Our school said it every morning regardless of grade. I stopped reciting it in 10th or 11th grade, but I was required to stand. Part of it was teenage rebellion, I won't lie, but there was more than that.
I do think the Pledge is harmful. Yeah, I think the under God thing is offensive, even though I am not an atheist or agnostic, but I would think that the Pledge is inappropriate even if that wasn't added to it.

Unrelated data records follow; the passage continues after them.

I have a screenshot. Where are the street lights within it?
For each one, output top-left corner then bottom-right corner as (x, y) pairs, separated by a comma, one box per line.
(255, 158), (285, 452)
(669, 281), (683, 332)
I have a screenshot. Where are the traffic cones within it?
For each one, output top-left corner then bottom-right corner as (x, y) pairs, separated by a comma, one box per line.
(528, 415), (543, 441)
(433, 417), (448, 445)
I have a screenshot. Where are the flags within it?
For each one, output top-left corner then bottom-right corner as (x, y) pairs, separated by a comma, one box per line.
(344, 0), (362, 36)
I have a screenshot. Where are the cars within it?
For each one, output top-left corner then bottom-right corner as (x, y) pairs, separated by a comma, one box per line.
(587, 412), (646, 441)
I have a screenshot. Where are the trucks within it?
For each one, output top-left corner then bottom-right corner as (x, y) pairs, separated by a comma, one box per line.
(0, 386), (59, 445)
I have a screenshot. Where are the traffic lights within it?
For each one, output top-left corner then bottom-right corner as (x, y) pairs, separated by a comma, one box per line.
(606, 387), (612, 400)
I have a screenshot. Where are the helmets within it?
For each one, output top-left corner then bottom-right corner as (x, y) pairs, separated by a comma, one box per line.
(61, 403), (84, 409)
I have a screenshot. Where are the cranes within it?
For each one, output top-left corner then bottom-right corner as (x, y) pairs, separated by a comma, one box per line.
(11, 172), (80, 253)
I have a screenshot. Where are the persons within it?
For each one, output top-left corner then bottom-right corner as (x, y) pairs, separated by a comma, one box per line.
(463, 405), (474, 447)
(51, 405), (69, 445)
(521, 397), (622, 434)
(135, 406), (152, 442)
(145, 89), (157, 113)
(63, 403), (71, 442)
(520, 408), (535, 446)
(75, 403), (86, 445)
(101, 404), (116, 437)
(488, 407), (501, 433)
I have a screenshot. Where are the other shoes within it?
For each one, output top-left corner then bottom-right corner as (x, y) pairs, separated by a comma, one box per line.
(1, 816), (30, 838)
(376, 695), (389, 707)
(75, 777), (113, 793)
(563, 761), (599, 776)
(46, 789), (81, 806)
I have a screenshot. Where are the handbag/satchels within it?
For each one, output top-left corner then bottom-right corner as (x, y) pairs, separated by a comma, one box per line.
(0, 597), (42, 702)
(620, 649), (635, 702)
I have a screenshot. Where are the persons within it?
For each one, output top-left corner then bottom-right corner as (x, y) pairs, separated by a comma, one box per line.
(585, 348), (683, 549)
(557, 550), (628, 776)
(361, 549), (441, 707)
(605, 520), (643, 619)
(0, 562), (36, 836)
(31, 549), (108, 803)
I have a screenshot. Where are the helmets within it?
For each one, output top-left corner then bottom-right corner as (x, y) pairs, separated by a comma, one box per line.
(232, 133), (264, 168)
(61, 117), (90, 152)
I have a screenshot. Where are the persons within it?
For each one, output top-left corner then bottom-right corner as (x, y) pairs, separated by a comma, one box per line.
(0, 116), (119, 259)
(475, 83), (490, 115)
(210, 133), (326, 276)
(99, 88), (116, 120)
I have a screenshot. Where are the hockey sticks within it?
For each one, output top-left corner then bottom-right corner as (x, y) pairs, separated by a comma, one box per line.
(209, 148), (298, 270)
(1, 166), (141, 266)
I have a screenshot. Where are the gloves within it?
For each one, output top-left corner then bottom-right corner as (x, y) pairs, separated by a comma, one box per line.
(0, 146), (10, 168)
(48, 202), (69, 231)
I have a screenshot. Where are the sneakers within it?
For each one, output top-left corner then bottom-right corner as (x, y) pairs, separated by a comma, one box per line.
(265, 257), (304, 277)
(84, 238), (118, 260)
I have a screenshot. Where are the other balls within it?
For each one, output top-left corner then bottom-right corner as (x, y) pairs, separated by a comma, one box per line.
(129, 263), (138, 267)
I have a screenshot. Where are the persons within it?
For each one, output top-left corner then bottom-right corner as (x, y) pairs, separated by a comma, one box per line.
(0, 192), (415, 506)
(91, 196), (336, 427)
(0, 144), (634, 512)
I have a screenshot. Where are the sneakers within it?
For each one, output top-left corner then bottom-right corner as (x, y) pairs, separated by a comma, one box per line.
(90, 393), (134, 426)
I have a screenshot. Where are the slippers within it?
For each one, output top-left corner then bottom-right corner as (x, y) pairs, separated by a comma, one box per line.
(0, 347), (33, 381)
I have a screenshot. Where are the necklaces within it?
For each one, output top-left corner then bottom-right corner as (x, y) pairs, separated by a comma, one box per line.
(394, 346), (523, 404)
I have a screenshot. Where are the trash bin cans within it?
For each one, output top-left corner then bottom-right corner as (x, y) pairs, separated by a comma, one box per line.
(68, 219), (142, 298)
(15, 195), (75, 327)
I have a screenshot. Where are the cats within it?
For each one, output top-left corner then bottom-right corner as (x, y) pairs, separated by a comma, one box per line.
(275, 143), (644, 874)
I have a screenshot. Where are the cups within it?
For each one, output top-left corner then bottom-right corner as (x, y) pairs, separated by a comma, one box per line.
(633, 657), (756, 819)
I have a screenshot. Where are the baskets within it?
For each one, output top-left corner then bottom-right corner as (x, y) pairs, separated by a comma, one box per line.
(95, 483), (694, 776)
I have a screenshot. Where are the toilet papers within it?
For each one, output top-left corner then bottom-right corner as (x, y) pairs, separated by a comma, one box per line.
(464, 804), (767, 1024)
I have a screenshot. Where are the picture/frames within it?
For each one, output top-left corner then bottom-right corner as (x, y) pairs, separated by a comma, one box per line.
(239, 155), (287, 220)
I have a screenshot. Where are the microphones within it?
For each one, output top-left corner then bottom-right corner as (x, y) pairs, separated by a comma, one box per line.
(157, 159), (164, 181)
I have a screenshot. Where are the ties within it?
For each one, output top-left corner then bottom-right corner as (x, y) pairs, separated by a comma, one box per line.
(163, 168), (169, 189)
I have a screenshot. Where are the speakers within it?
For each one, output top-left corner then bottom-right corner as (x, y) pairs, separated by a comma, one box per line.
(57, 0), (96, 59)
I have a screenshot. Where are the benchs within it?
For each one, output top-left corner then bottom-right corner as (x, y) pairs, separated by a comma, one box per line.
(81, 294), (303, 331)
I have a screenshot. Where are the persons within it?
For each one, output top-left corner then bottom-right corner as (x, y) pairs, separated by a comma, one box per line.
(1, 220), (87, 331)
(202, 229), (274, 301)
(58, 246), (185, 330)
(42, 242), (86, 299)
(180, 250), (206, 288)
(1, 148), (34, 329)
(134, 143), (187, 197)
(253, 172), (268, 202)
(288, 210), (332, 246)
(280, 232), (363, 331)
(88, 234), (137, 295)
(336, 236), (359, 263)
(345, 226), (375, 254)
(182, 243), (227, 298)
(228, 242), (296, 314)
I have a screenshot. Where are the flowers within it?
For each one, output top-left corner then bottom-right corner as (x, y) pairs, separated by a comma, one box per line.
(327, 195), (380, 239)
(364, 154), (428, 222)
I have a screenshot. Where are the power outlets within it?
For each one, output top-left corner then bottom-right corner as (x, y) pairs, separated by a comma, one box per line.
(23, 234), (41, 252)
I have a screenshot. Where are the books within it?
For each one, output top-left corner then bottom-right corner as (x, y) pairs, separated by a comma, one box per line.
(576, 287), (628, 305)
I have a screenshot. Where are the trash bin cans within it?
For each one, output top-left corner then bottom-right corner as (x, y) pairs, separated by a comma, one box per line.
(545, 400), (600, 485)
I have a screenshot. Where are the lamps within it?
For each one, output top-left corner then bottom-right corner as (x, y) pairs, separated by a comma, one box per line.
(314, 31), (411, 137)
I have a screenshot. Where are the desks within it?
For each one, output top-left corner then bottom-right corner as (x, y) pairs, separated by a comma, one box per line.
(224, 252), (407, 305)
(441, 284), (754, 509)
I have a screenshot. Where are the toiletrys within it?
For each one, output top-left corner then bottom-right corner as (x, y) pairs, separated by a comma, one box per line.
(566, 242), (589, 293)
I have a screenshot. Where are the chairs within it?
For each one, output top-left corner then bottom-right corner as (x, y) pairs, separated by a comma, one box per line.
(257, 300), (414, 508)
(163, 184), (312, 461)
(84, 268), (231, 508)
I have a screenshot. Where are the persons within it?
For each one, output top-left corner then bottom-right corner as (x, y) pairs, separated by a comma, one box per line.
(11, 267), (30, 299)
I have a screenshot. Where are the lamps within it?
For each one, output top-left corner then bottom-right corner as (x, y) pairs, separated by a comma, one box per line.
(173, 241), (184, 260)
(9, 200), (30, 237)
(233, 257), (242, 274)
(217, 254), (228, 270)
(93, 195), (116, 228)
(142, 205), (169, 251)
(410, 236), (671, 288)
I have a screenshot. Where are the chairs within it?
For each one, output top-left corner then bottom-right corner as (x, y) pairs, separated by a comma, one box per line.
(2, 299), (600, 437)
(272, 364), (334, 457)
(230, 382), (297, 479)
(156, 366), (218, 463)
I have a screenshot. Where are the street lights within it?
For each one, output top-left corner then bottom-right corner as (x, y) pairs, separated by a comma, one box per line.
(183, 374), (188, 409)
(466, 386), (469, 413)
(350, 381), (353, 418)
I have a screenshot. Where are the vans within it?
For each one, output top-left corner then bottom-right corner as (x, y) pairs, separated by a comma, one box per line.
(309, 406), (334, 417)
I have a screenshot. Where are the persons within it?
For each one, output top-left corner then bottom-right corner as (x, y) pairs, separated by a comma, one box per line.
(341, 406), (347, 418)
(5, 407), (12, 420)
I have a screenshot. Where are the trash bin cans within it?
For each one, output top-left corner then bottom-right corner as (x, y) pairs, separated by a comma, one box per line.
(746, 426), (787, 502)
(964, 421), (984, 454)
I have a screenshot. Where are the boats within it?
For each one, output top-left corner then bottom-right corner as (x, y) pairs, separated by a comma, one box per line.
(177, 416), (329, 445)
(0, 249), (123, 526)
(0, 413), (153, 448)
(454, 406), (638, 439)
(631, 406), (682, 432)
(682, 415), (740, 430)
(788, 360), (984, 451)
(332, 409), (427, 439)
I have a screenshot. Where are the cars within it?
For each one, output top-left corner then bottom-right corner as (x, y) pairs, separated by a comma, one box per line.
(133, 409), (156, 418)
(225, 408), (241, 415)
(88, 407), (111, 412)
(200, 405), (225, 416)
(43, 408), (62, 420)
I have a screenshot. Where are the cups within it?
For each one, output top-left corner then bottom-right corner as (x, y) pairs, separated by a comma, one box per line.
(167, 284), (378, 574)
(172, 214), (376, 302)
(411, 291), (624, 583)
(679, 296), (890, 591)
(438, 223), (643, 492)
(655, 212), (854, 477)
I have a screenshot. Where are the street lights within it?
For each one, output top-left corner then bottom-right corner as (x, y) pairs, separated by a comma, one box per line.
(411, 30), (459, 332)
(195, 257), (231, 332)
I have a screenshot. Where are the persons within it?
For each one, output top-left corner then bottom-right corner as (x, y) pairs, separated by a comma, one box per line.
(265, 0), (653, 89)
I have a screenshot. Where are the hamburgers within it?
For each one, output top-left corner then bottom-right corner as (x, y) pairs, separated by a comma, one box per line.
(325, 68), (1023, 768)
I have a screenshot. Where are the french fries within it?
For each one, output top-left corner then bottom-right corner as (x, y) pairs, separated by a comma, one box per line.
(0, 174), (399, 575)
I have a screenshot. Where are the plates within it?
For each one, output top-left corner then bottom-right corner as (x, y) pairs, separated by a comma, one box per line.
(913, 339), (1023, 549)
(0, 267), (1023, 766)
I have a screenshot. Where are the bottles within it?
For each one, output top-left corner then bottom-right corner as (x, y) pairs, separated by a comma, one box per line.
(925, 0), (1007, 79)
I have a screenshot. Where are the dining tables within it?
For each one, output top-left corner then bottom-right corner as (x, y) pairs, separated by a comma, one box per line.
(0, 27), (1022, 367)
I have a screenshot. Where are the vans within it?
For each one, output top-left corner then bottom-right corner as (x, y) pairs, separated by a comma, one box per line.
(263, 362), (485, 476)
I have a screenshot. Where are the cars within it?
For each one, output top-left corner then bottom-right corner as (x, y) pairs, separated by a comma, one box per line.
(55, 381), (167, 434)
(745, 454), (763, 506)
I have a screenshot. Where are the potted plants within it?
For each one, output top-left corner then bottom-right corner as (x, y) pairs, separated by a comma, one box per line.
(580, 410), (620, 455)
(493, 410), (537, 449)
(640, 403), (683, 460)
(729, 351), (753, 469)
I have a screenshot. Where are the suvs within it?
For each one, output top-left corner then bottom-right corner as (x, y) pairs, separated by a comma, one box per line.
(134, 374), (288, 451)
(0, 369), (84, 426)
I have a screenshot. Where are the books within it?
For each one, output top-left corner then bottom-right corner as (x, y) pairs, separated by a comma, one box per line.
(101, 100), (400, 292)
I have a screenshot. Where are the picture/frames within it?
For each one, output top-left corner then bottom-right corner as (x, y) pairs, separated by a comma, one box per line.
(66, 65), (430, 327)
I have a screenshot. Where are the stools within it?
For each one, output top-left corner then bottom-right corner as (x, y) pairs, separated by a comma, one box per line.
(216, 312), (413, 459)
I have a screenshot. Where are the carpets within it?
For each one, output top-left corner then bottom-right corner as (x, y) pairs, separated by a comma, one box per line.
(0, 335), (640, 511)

Right around the time I stopped reciting the pledge, I read Dalton Trumbo's Johnny Got His Gun. What profoundly effected me wasn't the disturbing setting and plot of the book, but some of his preachy ramblings about war, symbols and how people get tricked into war without questioning. I don't think that all war is unjustified (neither did Trumbo as he stopped allowing his book to be published during WWII because it was being used by pro-fascist groups to rally against US involvement), but I think things like the pledge help blur the issue enough to make it more difficult for people to decide without relying upon "my country right or wrong". It also helps lead to the false dilemmas so artfully used to help characterise dissent to the second Iraq war (and the first one when you get down to it) as "unpatriotic". It's much easier to demonise someone who objects to a policy than to even listen to them.
When you recite the Pledge, you are allying with a symbol, not what that symbol is meant to represent. You are not promising to try to achieve liberty and justice for all, but to assert that this magical indivisible nation already has it. You are firmly stating that you will sacrifice ideals for this symbol ("which so many shed their blood for" which I was told when someone confronted me about my pledge abstention).
Even as "good Americans" we should realise that there are more important things than even loyalty to our country. I lied every school morning from K-10 because I really didn't believe or understand what I was saying. It isn't that important, especially looking back, but I remember it being a huge bone of contention with me during my last few years of school.
Re-reading this, it seems a bit teen angsty, but I still believe most of it. There are so many things that could be recited or discussed that would be more productive for American students or the US as a whole. It probably will seem a bit OTT for some of you, but it was a huge thing for me as a teen, and I took a lot of crap (small town) about it.